EU財政規律の適用を一時停止、加盟国が承認

EU加盟国は23日に開いた財務相会合で、新型コロナウイルスの感染拡大による危機に対応するため、EU加盟国の財政赤字を厳しく制限する財政規律の適用を一時的に停止することを承認した。これによって各国は新型コロナウイルス対策に無制限で財政出動できるようになる。

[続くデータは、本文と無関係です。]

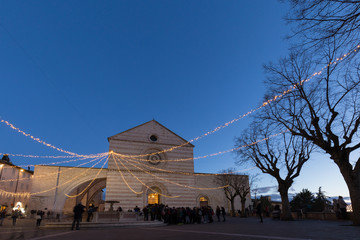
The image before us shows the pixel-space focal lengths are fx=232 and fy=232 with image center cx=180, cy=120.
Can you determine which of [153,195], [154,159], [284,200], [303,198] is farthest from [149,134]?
[303,198]

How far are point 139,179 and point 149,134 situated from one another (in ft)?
18.5

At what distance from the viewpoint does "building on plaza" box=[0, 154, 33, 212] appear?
2706 centimetres

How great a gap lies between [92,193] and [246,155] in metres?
22.7

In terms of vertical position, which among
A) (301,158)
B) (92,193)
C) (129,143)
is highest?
(129,143)

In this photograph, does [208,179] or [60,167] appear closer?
[60,167]

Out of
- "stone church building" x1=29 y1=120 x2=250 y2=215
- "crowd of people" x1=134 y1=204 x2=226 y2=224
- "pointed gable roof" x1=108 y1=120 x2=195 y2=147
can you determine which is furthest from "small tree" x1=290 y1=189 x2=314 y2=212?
"crowd of people" x1=134 y1=204 x2=226 y2=224

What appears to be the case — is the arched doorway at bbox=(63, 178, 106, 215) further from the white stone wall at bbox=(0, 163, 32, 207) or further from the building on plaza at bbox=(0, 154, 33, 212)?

欧州では新型コロナウイルスの感染が急速に拡大し、市民の健康が脅かされているほか、経済も大きな打撃を受けている。EUの財政規律を定めた安定成長協定は、各国に毎年の財政赤字を国内総生産(GDP)比3%以内に抑えることなどを義務付けているが、欧州委員会は景気悪化で税収の大幅な落ち込みが予想される中、同ルールに縛られていれば各国が新型コロナウイルス問題に十分に対応できないとして、20日に財政規律の適用停止を加盟国に勧告していた。

これが承認されたことで、例外的な状況では赤字が上限を超えることを容認する「一般免責条項」が発動され、各国は医療体制の拡充など新型コロナウイルス感染封じ込め対策に必要な財政措置を自由に講じることができるようになる。同条項の発動は、2011年に創設されてから初めて。